Department of Computer Science and Engineering, Korea University, Seoul 02841, South Korea.
Interdisciplinary Graduate Program in Bioinformatics, Korea University, Seoul 02841, South Korea.
Bioinformatics. 2019 Dec 15;35(24):5249-5256. doi: 10.1093/bioinformatics/btz411.
Traditional drug discovery approaches identify a target for a disease and find a compound that binds to the target. In this approach, structures of compounds are considered as the most important features because it is assumed that similar structures will bind to the same target. Therefore, structural analogs of the drugs that bind to the target are selected as drug candidates. However, even though compounds are not structural analogs, they may achieve the desired response. A new drug discovery method based on drug response, which can complement the structure-based methods, is needed.
We implemented Siamese neural networks called ReSimNet that take as input two chemical compounds and predicts the CMap score of the two compounds, which we use to measure the transcriptional response similarity of the two compounds. ReSimNet learns the embedding vector of a chemical compound in a transcriptional response space. ReSimNet is trained to minimize the difference between the cosine similarity of the embedding vectors of the two compounds and the CMap score of the two compounds. ReSimNet can find pairs of compounds that are similar in response even though they may have dissimilar structures. In our quantitative evaluation, ReSimNet outperformed the baseline machine learning models. The ReSimNet ensemble model achieves a Pearson correlation of 0.518 and a precision@1% of 0.989. In addition, in the qualitative analysis, we tested ReSimNet on the ZINC15 database and showed that ReSimNet successfully identifies chemical compounds that are relevant to a prototype drug whose mechanism of action is known.

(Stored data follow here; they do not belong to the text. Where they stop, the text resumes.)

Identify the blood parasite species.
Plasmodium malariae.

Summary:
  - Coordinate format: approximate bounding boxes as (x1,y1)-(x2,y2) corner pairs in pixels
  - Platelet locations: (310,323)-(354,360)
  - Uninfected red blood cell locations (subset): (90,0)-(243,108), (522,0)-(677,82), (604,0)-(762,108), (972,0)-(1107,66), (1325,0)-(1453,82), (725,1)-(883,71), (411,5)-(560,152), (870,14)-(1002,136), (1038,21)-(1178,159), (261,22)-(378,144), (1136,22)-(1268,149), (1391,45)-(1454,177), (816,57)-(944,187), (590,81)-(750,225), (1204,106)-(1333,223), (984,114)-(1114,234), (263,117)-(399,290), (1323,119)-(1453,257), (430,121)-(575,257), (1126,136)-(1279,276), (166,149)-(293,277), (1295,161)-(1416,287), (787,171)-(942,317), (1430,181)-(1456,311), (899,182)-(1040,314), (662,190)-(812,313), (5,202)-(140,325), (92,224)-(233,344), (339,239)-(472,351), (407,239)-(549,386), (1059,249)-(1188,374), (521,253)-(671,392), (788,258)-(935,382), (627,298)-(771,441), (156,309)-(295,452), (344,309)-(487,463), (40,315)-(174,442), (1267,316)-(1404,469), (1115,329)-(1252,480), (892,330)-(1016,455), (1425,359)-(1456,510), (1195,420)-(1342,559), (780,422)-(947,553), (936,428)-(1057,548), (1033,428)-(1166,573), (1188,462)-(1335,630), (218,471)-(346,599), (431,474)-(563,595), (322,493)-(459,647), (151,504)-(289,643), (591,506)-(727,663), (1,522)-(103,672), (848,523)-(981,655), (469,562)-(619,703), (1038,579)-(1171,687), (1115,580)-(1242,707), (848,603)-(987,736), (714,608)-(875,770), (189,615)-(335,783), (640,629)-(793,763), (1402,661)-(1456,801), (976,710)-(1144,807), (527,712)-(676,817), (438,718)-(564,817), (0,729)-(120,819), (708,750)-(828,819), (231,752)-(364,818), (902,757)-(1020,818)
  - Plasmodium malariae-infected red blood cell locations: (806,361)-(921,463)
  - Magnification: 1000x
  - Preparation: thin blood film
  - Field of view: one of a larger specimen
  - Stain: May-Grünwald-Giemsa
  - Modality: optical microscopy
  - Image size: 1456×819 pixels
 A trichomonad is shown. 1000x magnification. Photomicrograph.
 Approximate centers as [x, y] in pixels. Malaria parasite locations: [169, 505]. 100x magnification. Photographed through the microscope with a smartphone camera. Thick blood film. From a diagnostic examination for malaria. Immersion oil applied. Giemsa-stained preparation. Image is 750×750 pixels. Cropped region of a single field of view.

The source code and the pre-trained weights of ReSimNet are available at https://github.com/dmis-lab/ReSimNet.
Supplementary data are available at Bioinformatics online.
传统的药物发现方法确定疾病的靶点,并找到与该靶点结合的化合物。在这种方法中,化合物的结构被认为是最重要的特征,因为假设具有相似结构的化合物将与同一靶点结合。因此,选择与靶点结合的药物的结构类似物作为候选药物。然而,即使化合物不是结构类似物,它们也可能产生所需的反应。需要一种基于药物反应的新的药物发现方法来补充基于结构的方法。
我们实现了一种名为 ReSimNet 的孪生神经网络,它将两个化学化合物作为输入,并预测这两个化合物的 CMap 得分,我们用这个得分来衡量这两个化合物的转录反应相似性。ReSimNet 学习化合物在转录反应空间中的嵌入向量。ReSimNet 的训练目标是最小化两个化合物的嵌入向量之间的余弦相似度与两个化合物的 CMap 得分之间的差异。ReSimNet 可以找到在反应中相似的化合物对,即使它们的结构可能不同。在我们的定量评估中,ReSimNet 优于基线机器学习模型。ReSimNet 集成模型的 Pearson 相关系数为 0.518,精度@1%为 0.989。此外,在定性分析中,我们在 ZINC15 数据库上测试了 ReSimNet,并表明 ReSimNet 成功识别出了与已知作用机制的原型药物相关的化学化合物。
ReSimNet 的源代码和预训练权重可在 https://github.com/dmis-lab/ReSimNet 上获得。
补充数据可在生物信息学在线获得。